Das FG hat seine Aussage in dem angefochtenen Urteil auf die Angaben des Klägers in seinen Einkommensteuererklärungen gestützt. Danach habe festgestanden, dass für den Kläger in den Streitjahren keine gesetzliche Rentenversicherungspflicht und auch keine Anwartschaft auf Altersversorgung bestanden habe oder eine Anwartschaft nur aufgrund eigener Beitragsleistung als GmbH-Gesellschafter-Geschäftsführer. Vor dem Hintergrund, dass diese Feststellungen auf der vom Kläger vorgenommenen Kennzeichnung in Zeile 29 der Anlage N beruht und das FA die Angabe des Klägers in keinem der Streitjahre durch Rückfragen in Zweifel gezogen hatte, durfte das FG zur Annahme einer gleichsam mechanisch zu ziehenden Querverbindung gelangen zwischen der durch die Kennzeichnung in Zeile 29 der Anlage N konkretisierten beruflichen Stellung des Klägers und der in Kennziffer 35 vom FA einzutragenden Kennzahl (richtigerweise Kennzahl 2 für eine ungekürzte Vorsorgepauschale statt der vom Bearbeiter des FA eingetragenen Kennzahl 1 für eine gekürzte Vorsorgepauschale), ohne dadurch vom zutreffenden Rechtssatz des FG Brandenburg über die Beziehung zwischen Gesellschafter-Geschäftsführer-Position und Vorwegabzug abzuweichen. Aufgrund des festgestellten Sachverhalts wäre das FG ebenso berechtigt gewesen, eine gleichsam mechanisch zu ziehende Querverbindung zu der Notwendigkeit einer Eintragung des Bruttolohnes in Kennziffer 15 zu bejahen.

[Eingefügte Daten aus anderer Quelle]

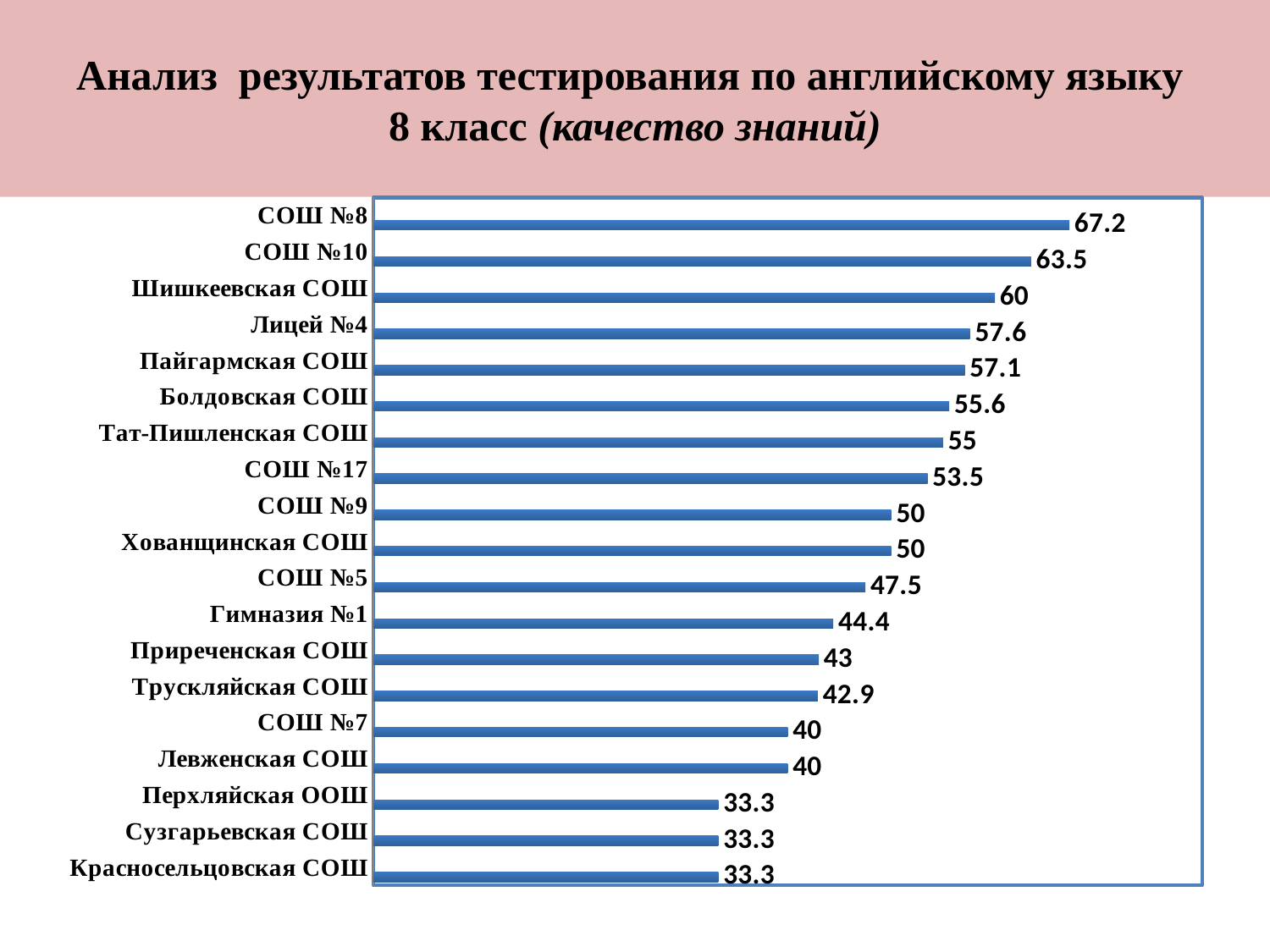
What is the difference between the values for СОШ №8 and СОШ №10? 3.7 What is the value for Перхляйская ООШ? 33.3 What type of chart is shown on the slide? Bar chart How many schools are shown in the chart? 19 What is the value for СОШ №10? 63.5 Which has a larger value, Лицей №4 or СОШ №17? Лицей №4 What is the difference between the values for Шишкеевская СОШ and Красносельцовская СОШ? 26.7 Which has a larger value, Приреченская СОШ or СОШ №7? Приреченская СОШ What is the value for Гимназия №1? 44.4 Which school has the highest value? СОШ №8 What is the value for Болдовская СОШ? 55.6 What is the value for Трускляйская СОШ? 42.9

Dem FA ist allerdings die Irritation darüber zuzugestehen, dass sich das angefochtene Urteil für seine Überlegungen auf das Urteil des erkennenden Senats vom X R 47/91 (BFH/NV 1993, 638) zur Frage der gekürzten bzw. ungekürzten Vorsorgepauschale bei einer Beamtin bezieht, während im Streitfall über die Frage „ungekürzter oder gekürzter” Vorwegabzug zu entscheiden war und gegenseitige Abhängigkeiten zwischen den Antworten auf die beiden Fragen und die entsprechenden Eintragungen in den Eingabewertbogen nicht in jedem Fall bestehen.

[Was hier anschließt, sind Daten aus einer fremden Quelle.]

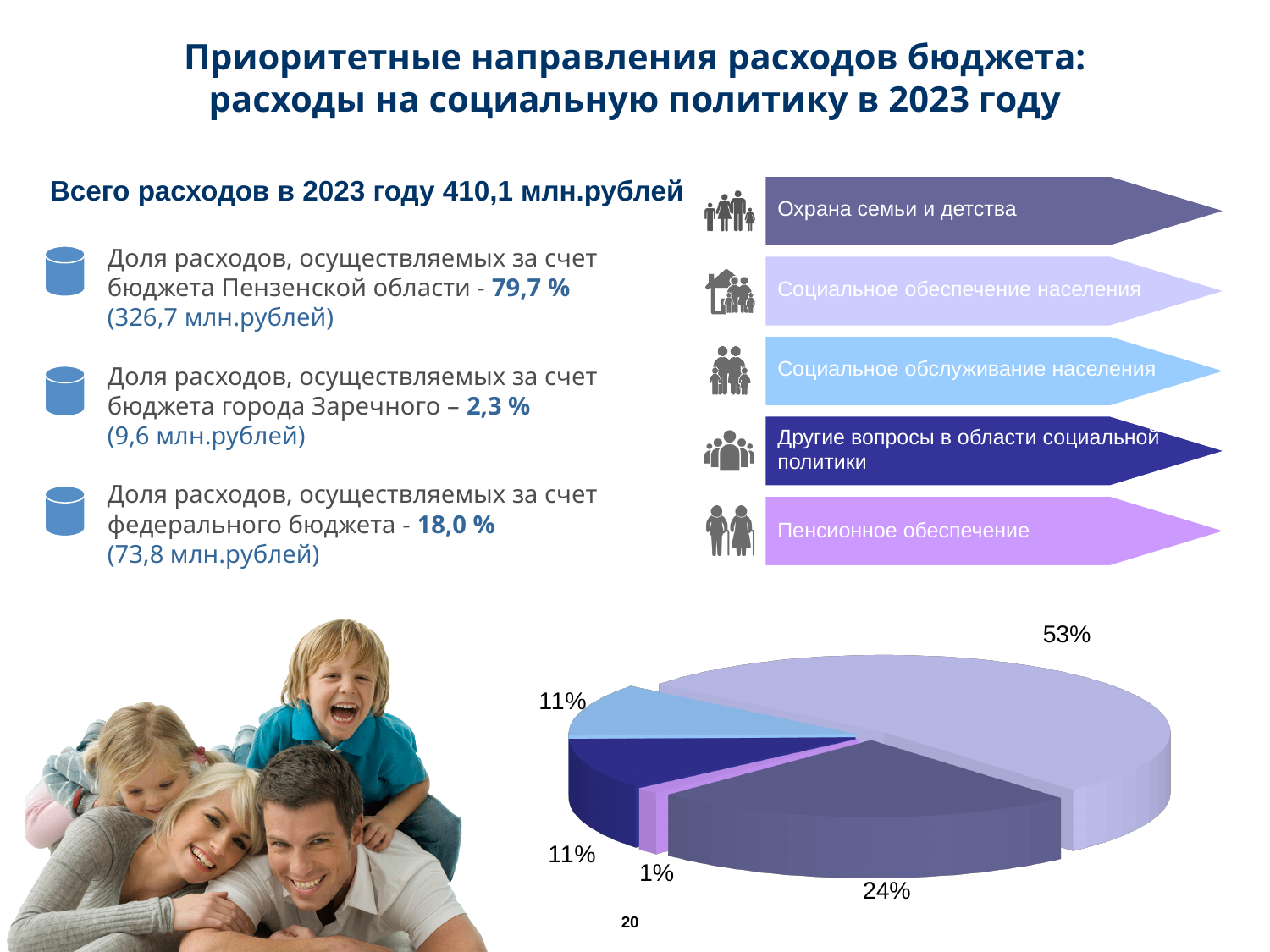
Which is larger on the pie chart: the slice for Охрана семьи и детства (24%) or the slice for Социальное обслуживание населения (11%)? Охрана семьи и детства What is the smallest percentage shown on the pie chart? 1% What share of the pie chart does the violet slice for Пенсионное обеспечение have? 1% Which category does the largest slice (53%) of the pie chart correspond to, based on the colour-coded list on the right? Социальное обеспечение населения What share of the pie chart does the slate-blue slice for Охрана семьи и детства have? 24% How many categories are listed in the colour-coded arrow list on the right of the slide? 5 What is the combined share of the two slices labelled 11% on the pie chart? 22% What is the difference in percentage points between the 53% slice and the 24% slice of the pie chart? 29 How many slices does the pie chart have? 5 What kind of chart is shown at the bottom right of the slide? pie chart How many slices of the pie chart are labelled 11%? 2 What is the largest percentage shown on the pie chart? 53%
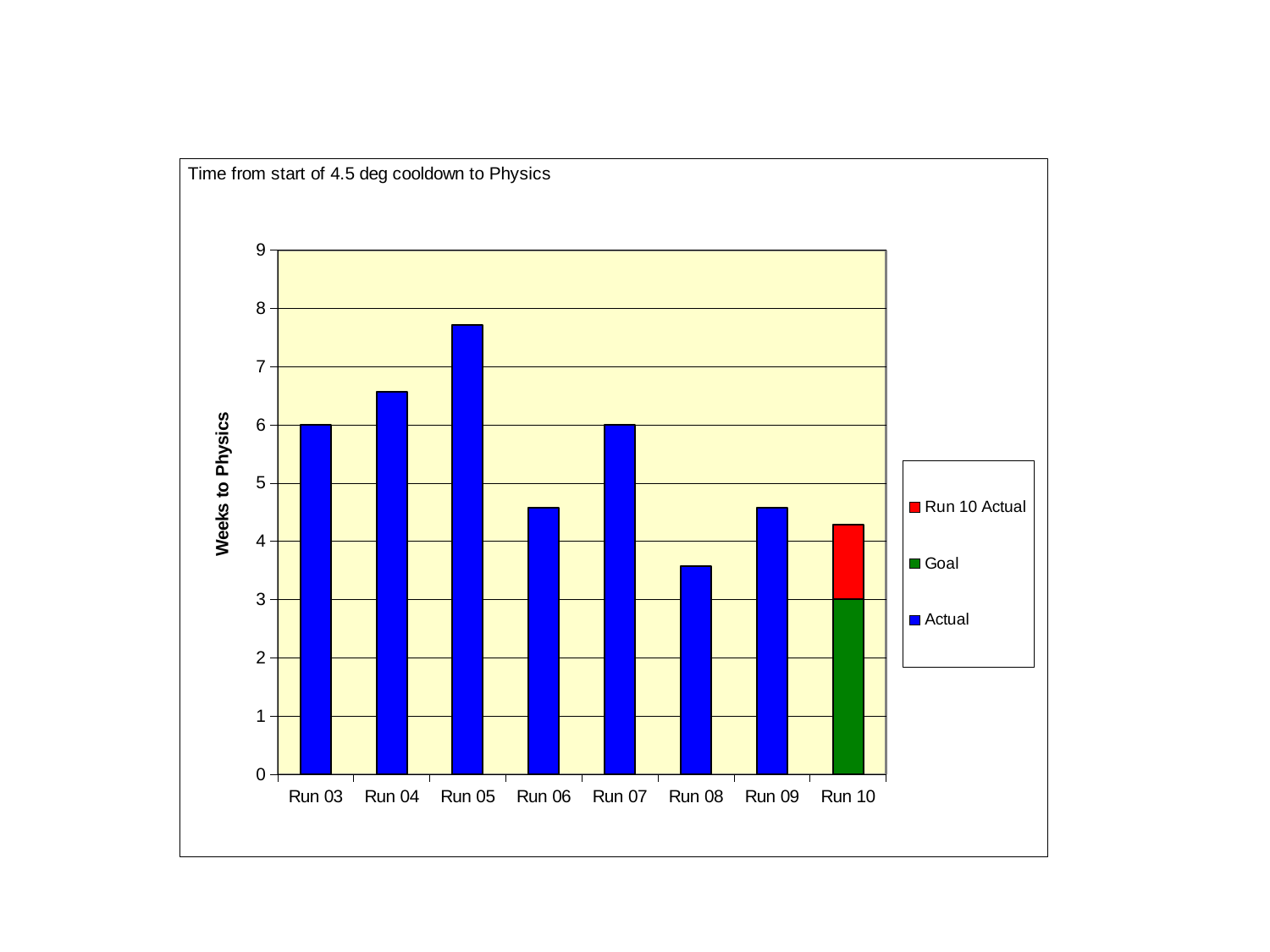
Which run has the highest number of weeks to Physics? Run 05 Is the value for Run 08 greater or less than 4? less Which is larger, the value for Run 04 or the value for Run 06? Run 04 What colour represents the Goal series in the chart? green What type of chart is shown on the slide? bar chart What is the title of the chart? Time from start of 4.5 deg cooldown to Physics Is the value for Run 04 greater or less than 6? greater What is the Goal value for Run 10, in weeks to Physics? 3 Which run has the lowest number of weeks to Physics? Run 08 How many series does the chart legend list? 3 How many runs are shown along the x axis of the chart? 8 Is the value for Run 05 greater or less than 7? greater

b) Die behauptete Divergenz des angefochtenen Urteils zur ständigen Rechtsprechung des Bundesfinanzhofs, dass kein mechanisches Versehen und damit keine offenbare Unrichtigkeit vorliegt, wenn mehr als nur eine theoretische Möglichkeit eines Rechtsirrtums gegeben ist, besteht nicht. Das FG referiert diese Rechtsprechung ausdrücklich. Es verneint aufgrund der von ihm anzustellenden Würdigung des Einzelfalls lediglich die Möglichkeit eines Rechtsirrtums.